Either party may terminate this Agreement:

a) Immediately by BuilderShield if the Customer makes any default in making the payment to BuilderShield;

b) Immediately by either party on notice of any breach by the other party of any term of this agreement;

c) Immediately, upon the dissolution, insolvency or any adjudication in bankruptcy of, or any assignment for the benefit of creditors by, either party or if a party ceases to conduct business in the ordinary or normal course.

d) In the event this Agreement is terminated:

(i) All outstanding balances owed by the Customer to BuilderShield shall become immediately due and payable to BuilderShield;

(ii) BuilderShield may cease providing access to the Customer’s platform and exercise a lien over any records, information or data it stores on behalf of the Customer under the terms of this agreement;

(iii) BuilderShield may call on any security it has pursuant to this agreement to discharge any debt to BuilderShield calculated in accordance with these terms.

11. Director’s/Personal Guarantee

a) BuilderShield reserves the right to require a Director of a Customer or other individual to provide a personal guarantee in respect any amount owing or as security for future dealings in the course of providing its services.

b) Such a guarantee may include a charging clause over real property that would entitle BuilderShield to lodge a caveat to protect its interests under this Agreement.

c) If the Customer refused to provide such security upon request BuilderShield shall be entitled to immediately cease provision of its services and exercise its rights under this agreement to recover any amount owing including damages, costs and interests.

12. General

a) If any clause or part thereof of these Terms and Conditions is invalid or not enforceable in accordance with its terms, all other terms or parts thereof which are self-sustained and capable of separate enforcement without regard to the invalid or unenforceable clause or part thereof is and will continue to be valid and enforceable in accordance with its term.

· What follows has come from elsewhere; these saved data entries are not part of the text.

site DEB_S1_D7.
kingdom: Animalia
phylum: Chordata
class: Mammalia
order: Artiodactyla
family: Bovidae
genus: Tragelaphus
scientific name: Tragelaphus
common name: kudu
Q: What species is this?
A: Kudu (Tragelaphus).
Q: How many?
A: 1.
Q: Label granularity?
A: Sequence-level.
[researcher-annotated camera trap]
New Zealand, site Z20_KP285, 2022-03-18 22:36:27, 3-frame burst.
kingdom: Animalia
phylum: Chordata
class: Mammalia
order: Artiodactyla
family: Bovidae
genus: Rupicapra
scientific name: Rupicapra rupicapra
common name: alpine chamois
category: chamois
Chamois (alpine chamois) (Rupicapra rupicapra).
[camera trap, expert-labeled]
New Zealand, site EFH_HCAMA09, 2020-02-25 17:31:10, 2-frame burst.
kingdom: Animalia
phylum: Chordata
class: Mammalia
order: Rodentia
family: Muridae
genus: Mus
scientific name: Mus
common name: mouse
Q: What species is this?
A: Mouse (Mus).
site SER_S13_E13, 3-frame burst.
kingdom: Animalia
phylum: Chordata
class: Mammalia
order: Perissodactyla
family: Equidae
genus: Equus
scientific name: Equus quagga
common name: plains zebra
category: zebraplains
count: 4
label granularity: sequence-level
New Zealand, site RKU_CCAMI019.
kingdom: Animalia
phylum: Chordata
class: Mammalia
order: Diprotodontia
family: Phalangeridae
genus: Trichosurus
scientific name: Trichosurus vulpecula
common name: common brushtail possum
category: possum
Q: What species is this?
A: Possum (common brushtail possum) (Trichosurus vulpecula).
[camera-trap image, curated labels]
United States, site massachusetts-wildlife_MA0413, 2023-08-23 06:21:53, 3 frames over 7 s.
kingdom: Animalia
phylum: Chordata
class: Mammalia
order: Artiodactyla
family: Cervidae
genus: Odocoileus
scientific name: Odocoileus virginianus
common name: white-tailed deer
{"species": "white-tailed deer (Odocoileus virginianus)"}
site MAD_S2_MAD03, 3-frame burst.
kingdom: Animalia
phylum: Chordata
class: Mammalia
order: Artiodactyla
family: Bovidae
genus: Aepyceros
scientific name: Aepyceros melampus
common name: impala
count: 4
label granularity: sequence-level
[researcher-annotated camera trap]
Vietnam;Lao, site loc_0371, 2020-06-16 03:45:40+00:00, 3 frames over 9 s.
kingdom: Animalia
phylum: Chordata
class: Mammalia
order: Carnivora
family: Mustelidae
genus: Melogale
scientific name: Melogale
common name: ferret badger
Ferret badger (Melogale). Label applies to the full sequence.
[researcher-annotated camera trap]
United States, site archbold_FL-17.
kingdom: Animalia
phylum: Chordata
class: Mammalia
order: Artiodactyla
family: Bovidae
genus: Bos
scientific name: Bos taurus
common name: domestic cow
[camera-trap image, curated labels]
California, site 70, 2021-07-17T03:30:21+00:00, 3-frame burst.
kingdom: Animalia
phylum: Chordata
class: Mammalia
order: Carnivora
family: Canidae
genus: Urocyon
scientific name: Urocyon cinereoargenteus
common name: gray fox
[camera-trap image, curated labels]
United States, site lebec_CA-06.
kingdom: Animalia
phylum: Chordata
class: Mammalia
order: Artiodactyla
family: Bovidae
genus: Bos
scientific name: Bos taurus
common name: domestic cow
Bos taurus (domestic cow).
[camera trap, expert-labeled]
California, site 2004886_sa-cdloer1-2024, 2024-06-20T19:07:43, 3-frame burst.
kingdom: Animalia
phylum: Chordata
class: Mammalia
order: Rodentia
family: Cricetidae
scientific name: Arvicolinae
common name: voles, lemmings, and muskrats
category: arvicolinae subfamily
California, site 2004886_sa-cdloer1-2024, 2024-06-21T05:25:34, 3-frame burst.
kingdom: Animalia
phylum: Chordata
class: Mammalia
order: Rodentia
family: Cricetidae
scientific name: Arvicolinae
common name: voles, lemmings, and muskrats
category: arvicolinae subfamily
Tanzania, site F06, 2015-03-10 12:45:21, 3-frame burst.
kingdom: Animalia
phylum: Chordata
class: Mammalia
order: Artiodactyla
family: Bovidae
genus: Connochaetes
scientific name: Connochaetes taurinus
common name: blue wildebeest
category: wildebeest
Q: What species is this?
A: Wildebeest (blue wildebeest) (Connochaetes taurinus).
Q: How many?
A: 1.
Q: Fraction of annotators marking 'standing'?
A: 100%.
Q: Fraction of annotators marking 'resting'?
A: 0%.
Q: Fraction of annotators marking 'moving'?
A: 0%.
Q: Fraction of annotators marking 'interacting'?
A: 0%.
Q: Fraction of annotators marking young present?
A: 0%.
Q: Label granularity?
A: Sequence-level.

b) The Customer agrees that these Terms and Conditions are governed by and construed in accordance with the laws of the State of Victoria and the Customer and BuilderShield submits to the non-exclusive jurisdiction of the Courts of the State of Victoria.

c) BuilderShield may assign all or any part of its rights and obligations without the Client’s consent.

d) If the day on or by which anything is to be done is a Saturday, a Sunday or a public holiday in the place in which it is to be done, then it must be done on the next business day;

e) References to a party are intended to bind their heirs, executors, administrators, successors, and assigns; and

f) Obligations under this agreement affecting more than one party bind them jointly and each of them severally.